"Working together to solve health and safety challenges"
What we mean by shared research
HSE has a longstanding history of supporting science and research to address a range of cross-sector health and safety issues.
Building on this heritage, we provide a platform to identify and co-fund applied research projects that are of interest to both industry and regulatory bodies.
This allows resources and expertise to be shared for the benefit of all.
Contributing partners can help to shape the research activity and get exclusive early sight of the results. This allows them to improve their management of emerging health and safety challenges in their business, assured of alignment with HSE priorities.
Types of shared research
Shared research is commissioned and managed through an appropriate range of commercial relationships, depending on the scale of activity and involvement. These include the following.
Partnerships
Partnerships are long term relationships with individual clients, who share key organizational objectives with HSE and covering a large suite of work, addressing joint topics of concern over a number of years.
Programmes
Centred on relevant cross-cutting themes, which impact both the regulator and regulated. Offered on a single or multi-client basis, programmes would run over a number of years and consist of a series of linked activities or projects around identified topic areas.
Projects
These have a defined aim and objectives, designed to address a specific research question in a clearly defined time frame. Projects would either be offered on an individual or multi-client basis.
Research club memberships
These provide a mechanism to support smaller organisations and to increase the reach of the findings of research undertaken via the mechanisms described above as well as for the findings of HSE-specific research and HSE operational support activities.
How shared research works
We run a number of research projects. Each project begins with a recognised gap in knowledge that HSE and industry stakeholders see a need to fill, to help us understand and ultimately better manage health and safety challenges.
We then invite regulatory, industry and other stakeholders to discuss the idea in more detail and put together a research project that will help improve our collective understanding and knowledge. The project is led by HSE experts, often making use of the facilities provided by our science and research centre in Buxton.
Industry and other stakeholders are then invited to contribute towards funding the research project. HSE also supports the projects financially. Typically, we will seek several sponsoring organisations to ensure we can undertake the best research to answer the health and safety needs we've all identified.
Active shared research projects
Corrosion Under Insulation (CUI)
Seeking active sponsors
CUI is prevalent on plant both on and offshore, including nuclear and chemical plants, oil refineries and offshore installations.
Developments in coatings, insulation materials, cladding systems and installation practices have led to some improvements, however the unpredictable nature of CUI, combined with the associated difficulties of inspecting for and subsequently detecting anomalies, makes ongoing integrity management extremely challenging.
Consequently, CUI continues to represent a major safety threat, having been responsible for a number of major hydrocarbon releases and presenting industry with a range of business assurance/continuity challenges that carry with them significant costs each year.
This project considers CUI from a lifecycle perspective. Through an empirical work programme, the aim is to further develop our knowledge and understanding, resulting in safer, more reliable and efficient operations.
Studying the Safety Critical Offshore Application of Carbon Fibre Reinforced Plastic Engineered Composite Repairs (ECRs)
Register interest
In 2020 a Shared Research Project (ECR1) sponsored by HSE, operators and repair suppliers was completed. ECR1 focused on a number of key areas such as: quality assurance and integrity management; inspection; in-service performance; and human factors. This resulted in the release of an industry-leading Good Practice Guide.

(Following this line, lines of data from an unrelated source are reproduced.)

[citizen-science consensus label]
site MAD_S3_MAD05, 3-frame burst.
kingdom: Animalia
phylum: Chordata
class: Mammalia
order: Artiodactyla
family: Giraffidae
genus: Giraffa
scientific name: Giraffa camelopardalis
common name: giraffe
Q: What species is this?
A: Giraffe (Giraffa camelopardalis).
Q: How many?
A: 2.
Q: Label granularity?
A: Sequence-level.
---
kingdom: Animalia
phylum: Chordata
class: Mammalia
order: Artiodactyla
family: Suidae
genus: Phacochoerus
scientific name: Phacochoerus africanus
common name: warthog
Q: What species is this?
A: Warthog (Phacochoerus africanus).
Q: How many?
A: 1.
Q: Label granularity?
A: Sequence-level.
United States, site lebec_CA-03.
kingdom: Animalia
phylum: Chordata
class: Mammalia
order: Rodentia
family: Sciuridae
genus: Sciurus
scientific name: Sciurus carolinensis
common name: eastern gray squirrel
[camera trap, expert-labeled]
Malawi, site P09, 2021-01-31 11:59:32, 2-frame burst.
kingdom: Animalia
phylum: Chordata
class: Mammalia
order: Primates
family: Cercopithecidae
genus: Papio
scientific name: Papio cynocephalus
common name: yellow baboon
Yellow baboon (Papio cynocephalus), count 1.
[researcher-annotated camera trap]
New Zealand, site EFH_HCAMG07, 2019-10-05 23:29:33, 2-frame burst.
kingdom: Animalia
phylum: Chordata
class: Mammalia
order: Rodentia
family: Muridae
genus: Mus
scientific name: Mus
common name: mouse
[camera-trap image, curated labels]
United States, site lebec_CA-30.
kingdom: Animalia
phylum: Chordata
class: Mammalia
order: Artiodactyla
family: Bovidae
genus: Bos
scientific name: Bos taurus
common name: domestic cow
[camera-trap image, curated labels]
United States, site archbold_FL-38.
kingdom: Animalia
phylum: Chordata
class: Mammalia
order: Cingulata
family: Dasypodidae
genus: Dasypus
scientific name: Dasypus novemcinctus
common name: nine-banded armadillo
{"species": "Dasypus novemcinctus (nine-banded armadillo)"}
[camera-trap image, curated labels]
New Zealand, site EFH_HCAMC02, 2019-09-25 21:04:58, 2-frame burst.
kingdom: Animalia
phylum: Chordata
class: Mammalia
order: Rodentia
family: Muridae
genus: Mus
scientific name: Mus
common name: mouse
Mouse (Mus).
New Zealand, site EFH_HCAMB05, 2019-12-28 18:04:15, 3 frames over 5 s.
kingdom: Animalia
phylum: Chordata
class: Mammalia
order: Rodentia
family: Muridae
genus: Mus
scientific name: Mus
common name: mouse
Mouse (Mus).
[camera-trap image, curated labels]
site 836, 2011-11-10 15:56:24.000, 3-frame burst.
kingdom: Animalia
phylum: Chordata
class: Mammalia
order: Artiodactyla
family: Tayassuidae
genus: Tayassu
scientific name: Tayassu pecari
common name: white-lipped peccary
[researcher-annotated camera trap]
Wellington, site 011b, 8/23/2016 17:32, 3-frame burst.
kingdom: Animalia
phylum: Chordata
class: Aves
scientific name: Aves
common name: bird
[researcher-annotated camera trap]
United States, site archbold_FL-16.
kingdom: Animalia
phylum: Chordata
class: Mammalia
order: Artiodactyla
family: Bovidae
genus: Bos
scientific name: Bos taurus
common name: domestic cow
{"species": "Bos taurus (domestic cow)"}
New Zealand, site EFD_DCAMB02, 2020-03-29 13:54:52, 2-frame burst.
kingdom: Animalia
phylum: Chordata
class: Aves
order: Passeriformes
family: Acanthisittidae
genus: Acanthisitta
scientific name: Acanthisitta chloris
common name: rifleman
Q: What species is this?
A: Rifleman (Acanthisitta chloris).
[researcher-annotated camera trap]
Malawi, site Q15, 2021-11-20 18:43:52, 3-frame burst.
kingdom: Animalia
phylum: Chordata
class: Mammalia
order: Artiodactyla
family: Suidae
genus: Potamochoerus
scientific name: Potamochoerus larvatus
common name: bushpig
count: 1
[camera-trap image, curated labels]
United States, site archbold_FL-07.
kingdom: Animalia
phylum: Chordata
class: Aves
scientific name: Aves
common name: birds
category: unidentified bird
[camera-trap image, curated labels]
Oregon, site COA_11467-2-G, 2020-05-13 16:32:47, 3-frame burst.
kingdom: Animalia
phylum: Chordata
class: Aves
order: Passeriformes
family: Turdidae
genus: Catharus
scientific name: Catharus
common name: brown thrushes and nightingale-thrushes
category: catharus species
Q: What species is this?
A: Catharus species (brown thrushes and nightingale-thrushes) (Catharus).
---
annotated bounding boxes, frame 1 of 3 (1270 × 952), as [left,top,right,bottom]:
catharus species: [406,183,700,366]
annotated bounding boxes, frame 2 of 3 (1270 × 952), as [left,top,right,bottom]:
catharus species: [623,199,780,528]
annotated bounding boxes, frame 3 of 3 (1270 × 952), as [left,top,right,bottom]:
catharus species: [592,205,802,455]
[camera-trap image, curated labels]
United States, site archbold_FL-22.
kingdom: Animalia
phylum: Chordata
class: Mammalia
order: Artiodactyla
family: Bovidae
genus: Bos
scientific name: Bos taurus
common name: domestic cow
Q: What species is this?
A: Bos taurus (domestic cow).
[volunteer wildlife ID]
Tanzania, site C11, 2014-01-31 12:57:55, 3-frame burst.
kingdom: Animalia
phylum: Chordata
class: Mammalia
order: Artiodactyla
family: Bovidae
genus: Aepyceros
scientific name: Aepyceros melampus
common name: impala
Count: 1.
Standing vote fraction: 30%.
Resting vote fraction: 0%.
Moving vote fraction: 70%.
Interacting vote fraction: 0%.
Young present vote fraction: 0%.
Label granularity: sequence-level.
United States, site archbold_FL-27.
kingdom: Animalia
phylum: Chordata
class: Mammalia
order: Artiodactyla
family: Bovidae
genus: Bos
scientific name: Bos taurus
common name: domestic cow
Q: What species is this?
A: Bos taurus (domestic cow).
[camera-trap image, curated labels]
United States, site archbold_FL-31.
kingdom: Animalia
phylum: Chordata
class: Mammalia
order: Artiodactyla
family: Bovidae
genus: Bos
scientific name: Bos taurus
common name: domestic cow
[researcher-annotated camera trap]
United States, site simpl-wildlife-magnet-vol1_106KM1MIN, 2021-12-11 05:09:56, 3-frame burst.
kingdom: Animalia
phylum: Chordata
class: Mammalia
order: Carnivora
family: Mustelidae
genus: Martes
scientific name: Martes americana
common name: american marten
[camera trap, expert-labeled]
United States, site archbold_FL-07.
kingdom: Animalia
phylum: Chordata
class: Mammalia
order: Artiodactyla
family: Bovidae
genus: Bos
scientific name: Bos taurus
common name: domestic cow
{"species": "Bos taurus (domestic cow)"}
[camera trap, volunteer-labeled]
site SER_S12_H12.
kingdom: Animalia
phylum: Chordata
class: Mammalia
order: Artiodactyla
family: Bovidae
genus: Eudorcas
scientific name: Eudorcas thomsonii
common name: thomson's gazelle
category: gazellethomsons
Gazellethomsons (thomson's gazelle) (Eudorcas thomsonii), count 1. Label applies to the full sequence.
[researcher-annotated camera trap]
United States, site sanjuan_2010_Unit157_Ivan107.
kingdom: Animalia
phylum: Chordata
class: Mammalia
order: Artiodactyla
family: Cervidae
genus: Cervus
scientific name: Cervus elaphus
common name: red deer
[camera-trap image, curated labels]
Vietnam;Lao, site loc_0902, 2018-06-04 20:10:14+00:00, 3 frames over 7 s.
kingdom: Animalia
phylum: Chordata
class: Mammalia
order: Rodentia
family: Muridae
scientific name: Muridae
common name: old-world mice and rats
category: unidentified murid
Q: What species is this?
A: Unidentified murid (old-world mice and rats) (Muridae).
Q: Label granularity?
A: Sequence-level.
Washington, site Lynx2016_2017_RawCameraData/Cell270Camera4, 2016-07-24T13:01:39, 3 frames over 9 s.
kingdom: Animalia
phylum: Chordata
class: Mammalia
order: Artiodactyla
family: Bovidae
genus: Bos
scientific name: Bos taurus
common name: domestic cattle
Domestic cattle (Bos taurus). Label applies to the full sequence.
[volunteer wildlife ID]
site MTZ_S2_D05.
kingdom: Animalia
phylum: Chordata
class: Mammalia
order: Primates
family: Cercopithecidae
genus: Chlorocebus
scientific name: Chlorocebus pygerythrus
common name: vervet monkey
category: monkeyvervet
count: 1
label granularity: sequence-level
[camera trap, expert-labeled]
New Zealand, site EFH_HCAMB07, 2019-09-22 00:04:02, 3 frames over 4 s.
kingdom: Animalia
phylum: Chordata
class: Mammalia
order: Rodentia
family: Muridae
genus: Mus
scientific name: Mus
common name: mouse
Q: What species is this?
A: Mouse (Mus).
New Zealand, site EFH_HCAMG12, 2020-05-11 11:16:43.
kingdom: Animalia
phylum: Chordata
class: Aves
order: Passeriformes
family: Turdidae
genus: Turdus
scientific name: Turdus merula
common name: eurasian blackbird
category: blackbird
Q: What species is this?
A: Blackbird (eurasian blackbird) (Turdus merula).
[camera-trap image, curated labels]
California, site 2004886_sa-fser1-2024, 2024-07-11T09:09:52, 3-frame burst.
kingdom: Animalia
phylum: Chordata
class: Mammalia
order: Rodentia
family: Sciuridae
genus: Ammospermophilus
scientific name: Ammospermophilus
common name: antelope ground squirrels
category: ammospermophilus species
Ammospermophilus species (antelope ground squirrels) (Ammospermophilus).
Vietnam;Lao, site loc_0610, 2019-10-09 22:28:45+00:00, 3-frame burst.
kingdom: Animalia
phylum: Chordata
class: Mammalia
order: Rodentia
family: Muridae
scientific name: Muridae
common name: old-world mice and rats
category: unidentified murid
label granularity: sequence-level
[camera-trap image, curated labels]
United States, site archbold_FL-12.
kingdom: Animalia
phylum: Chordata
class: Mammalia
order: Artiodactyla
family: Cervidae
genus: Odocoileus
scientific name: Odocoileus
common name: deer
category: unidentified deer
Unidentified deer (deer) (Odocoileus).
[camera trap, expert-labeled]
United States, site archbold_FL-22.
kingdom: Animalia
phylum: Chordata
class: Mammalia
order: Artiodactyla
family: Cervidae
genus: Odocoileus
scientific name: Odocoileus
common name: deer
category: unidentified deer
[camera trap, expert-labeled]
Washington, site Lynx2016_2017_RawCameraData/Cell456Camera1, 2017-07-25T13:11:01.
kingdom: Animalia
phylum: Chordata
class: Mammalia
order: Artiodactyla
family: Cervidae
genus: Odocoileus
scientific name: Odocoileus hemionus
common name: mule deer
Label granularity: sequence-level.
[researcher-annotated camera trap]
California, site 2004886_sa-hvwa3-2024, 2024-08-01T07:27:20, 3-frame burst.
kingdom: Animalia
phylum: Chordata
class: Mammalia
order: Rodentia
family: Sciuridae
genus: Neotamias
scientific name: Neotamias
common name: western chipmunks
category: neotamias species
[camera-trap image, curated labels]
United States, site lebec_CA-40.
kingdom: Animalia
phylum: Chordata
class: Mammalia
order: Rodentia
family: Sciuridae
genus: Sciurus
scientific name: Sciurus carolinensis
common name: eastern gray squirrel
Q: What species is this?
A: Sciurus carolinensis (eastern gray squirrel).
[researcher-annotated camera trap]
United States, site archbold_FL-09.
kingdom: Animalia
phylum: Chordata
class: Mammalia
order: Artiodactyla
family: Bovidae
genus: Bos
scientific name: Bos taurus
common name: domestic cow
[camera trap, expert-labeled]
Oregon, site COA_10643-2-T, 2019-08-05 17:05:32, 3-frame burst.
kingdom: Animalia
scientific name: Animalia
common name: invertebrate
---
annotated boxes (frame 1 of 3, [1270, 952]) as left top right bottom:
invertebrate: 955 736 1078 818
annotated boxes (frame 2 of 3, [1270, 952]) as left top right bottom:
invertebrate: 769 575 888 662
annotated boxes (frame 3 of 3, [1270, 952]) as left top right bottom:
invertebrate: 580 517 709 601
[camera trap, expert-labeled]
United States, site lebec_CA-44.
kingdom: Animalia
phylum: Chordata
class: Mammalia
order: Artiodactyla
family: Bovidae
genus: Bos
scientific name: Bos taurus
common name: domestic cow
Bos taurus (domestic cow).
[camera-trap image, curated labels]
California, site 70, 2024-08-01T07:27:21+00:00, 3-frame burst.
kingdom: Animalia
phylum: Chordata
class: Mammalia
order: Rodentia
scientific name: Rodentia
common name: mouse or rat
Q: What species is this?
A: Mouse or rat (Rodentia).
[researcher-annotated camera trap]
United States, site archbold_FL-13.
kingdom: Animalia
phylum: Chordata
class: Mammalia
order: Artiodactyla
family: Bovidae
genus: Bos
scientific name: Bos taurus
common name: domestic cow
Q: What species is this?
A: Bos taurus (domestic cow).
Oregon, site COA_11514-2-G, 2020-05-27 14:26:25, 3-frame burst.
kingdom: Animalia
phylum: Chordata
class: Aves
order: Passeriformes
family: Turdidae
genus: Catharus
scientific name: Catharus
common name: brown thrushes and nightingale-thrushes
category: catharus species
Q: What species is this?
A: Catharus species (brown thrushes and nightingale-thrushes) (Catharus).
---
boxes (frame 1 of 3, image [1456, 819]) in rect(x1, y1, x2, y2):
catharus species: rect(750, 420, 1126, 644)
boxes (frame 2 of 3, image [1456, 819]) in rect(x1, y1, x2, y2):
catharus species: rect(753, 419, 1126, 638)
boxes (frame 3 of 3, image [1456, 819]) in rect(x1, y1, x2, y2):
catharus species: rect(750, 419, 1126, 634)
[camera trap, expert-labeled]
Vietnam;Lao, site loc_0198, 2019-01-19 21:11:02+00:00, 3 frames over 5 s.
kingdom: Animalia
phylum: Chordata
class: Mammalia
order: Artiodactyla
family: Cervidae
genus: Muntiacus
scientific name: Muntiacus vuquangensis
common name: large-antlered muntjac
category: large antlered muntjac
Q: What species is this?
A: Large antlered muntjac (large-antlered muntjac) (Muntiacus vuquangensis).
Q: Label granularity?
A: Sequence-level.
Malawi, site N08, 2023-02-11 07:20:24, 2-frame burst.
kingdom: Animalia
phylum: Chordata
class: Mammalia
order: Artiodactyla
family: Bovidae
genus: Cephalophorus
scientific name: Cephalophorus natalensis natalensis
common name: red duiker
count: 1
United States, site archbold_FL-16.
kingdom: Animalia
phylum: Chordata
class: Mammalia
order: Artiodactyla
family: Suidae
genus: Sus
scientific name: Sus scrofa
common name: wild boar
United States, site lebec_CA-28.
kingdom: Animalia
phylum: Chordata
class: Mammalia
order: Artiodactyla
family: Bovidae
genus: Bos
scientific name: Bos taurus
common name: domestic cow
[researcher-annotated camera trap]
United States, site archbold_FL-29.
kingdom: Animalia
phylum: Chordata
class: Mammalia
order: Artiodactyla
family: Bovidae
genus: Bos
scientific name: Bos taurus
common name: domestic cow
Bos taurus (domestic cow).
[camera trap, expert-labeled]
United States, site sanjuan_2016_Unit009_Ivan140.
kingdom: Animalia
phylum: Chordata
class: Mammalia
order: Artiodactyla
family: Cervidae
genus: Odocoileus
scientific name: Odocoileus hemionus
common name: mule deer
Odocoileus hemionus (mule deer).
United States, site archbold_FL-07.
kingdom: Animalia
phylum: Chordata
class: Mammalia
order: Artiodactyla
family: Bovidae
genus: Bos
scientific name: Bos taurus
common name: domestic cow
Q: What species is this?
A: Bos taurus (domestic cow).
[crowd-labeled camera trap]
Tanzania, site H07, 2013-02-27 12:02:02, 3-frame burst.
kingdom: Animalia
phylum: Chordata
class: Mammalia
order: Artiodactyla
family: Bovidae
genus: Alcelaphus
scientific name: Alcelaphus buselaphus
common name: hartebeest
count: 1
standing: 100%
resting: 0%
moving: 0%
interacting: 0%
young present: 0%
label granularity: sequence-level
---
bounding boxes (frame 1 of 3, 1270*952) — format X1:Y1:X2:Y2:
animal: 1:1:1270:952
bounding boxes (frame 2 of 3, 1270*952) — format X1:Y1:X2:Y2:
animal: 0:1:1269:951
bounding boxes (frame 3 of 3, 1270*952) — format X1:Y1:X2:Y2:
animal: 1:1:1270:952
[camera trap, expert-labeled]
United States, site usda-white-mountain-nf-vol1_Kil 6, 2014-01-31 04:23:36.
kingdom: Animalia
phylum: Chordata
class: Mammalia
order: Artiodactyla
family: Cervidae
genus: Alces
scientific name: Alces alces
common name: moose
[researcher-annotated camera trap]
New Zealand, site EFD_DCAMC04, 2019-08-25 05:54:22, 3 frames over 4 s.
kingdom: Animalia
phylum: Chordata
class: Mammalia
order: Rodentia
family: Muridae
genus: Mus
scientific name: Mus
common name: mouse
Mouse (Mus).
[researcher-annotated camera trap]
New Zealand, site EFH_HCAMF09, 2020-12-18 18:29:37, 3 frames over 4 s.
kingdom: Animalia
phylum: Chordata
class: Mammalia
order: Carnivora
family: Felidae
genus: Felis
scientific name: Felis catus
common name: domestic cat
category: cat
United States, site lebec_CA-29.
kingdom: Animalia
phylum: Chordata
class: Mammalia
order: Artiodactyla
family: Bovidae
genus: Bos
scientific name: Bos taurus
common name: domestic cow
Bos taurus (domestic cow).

Whilst ECR1 represented a significant step forward, both HSE and industry recognise that there are still knowledge gaps associated with the long-term integrity of composite repairs.
ECR2 will seek to build on the learnings of ECR1 through a detailed evaluation of recently decommissioned repairs from a safety critical application.
Further work towards area classification for oil mists (MISTS2)
In progress
Mists of high-flashpoint fluids such as hydraulic oils, lubricating oils, diesel and heavier fuels can ignite and produce explosions at temperatures below their flashpoints.
There is a legal requirement to consider hazardous area classification for flammable mists. Whilst area classification for explosive gases is well established, available guidance for flammable mists is limited, brief and largely qualitative when it comes to controls for such risks.
Following on from a successful joint research project on the formation and mitigation of flammable mists [MISTS1], this current project seeks to further develop our knowledge and understanding of the formation and mitigation of flammable mists.